Updating Our Understanding of Perception and Cognition: Part II

August 9, 2010

This is the second of my two articles for UXmatters, summarizing some of what researchers have discovered about human perception and cognition over the past thirty years. These articles are not meant to be comprehensive; they are just an overview of what I learned while preparing to write my new book: Designing with the Mind in Mind. The first article in this series focused on visual perception, while this article focuses on cognition and cognitive / perceptual speed.

Sponsor Advertisement
Continue Reading…

Reading Is Not Natural and Is Easily Disrupted by Poor Design

The odds are that you are a fairly good reader. You learned to read as a child, you’ve read a great deal over your lifetime, and reading is a big part of your life. For you, reading feels automatic and natural. But reading text is no more natural to human beings than playing the violin, riding a bicycle, playing chess, or memorizing and reciting the lines of a play. Like those activities, reading is a skill—a cognitive one—that you must be taught and practice.

Learning to read differs from learning to speak and understand a first language. For young children, learning a first language is natural. They are wired to do it. Over hundreds of thousands—perhaps millions—of years, the human brain evolved the neural structures necessary to support spoken language. Certain areas of the young human brain are dedicated to learning language. As a result, normal humans are born with an innate ability to learn whatever language they are exposed to, without systematic training (Sousa, 2005).

In contrast, writing and reading did not exist until several thousand years ago and did not become common until four or five centuries ago—long after the human brain had evolved to its current state. The brains of young children show no special ability for learning to read. Like juggling or reading music, reading is an artificial skill we learn through systematic instruction and practice.
Because people are not innately wired to learn to read, children whose parents don’t read to them or who receive inadequate reading instruction in school may never learn to read well—if at all. As a result, there are many illiterate and quasiliterate people, especially in the developing world. In comparison, very few people never learn to speak a language.

Learning to read involves training our brain—including our visual system—to recognize patterns. Lines, contours, and shapes are basic visual features our brain recognizes innately. We don’t have to learn to recognize them. But we do have to learn to combine these basic visual features to perceive characters, letters, digits; morphemes, or units of meaning; words, phrases, and sentences.

To get a sense of what text looks like to someone who cannot read, look at a paragraph of text in a language and script you do not know—like that shown Figure 1, an Amharic script, which is used in Ethiopia.

Figure 1—Amharic script
Amharic script

Poor handwriting or presentation of printed text can reduce skilled readers’ reading speed and comprehension to levels similar to those of poor readers. For unskilled readers, poor text presentation can thwart their ability to read altogether.

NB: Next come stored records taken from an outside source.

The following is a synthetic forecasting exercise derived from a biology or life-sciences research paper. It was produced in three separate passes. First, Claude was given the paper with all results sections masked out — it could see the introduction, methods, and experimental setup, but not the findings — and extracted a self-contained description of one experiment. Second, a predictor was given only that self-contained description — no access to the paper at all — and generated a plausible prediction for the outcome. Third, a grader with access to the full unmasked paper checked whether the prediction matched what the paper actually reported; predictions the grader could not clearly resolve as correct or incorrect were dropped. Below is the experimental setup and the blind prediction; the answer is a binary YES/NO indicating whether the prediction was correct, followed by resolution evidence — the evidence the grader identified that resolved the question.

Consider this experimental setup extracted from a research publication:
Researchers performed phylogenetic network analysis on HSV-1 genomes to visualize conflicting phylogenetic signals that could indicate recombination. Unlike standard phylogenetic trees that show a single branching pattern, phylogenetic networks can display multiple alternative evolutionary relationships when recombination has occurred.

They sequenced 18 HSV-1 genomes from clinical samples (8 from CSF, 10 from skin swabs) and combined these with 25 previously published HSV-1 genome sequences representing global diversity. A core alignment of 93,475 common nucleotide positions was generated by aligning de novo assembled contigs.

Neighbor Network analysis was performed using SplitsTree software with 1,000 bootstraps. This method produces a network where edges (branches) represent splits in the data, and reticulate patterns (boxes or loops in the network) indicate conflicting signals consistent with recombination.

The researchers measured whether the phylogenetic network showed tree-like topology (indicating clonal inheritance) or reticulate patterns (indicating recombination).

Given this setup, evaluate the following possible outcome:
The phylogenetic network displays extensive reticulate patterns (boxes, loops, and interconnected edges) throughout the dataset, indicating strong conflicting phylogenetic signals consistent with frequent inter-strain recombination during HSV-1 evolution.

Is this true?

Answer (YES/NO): YES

Design factors that can harm users’ ability to read text in a user interface include the following:

  • uncommon or unfamiliar vocabulary—Words that are likely to present difficulties include rarely used words like bailiwick and penultimate, as well as computer-geek terms like authenticate and defragment.
  • difficult scripts and typefaces—Elaborate typefaces are more difficult to read. For example, TEXT IN ALL CAPS is hard to read, especially when it’s also in a fancy font.
  • tiny fonts—If text is too small for a user’s visual system to easily and accurately perceive its visual features, it will be hard to read, as this tiny text shows: Text in a tiny font.
  • centered text—Centered text disrupts the systematic eye movements our eyes become trained to make when we learn to read, because it requires our eyes to constantly readjust their position, as you’ll experience when you try to read this centered text:

    Centered text disrupts the systematic eye movements
    our eyes become trained to make
    when we learn to read,
    because it requires our eyes
    to constantly readjust their position.

  • backgrounds with inadequate contrast—Text on a background with inadequate value contrast is sometimes impossible to read.
  • text on patterned backgrounds—Patterned backgrounds disrupt the recognition of visual features and patterns that is the essential skill for reading, as demonstrated by Figure 2.
Figure 2—Hard-to-read text on a patterned background
Hard-to-read text on a patterned background

Short-Term and Long-Term Memory Aren’t Separate Stores

Historically, cognitive psychologists have distinguished short-term memory from long-term memory. Short-term memory covers situations in which people retain information for very short intervals, typically ranging from a fraction of a second to several seconds, but perhaps as long as a minute. Long-term memory covers situations in which people retain information over longer periods such as hours, days, years, or even lifetimes.

In the 1970s, when I was in graduate school, psychologists were divided about whether short-term and long-term memory are separate functions that are mediated by different areas of the brain. Some claimed they are separate, pointing to the fact that damage to certain areas of the brain causes short-term memory deficits, but not long-term memory loss, and vice versa. Other psychologists claimed the brain has only one seat of memory that has different behavioral characteristics at different time scales. Today, we know that the latter theory is closer to being correct (Jonides et al., 2008).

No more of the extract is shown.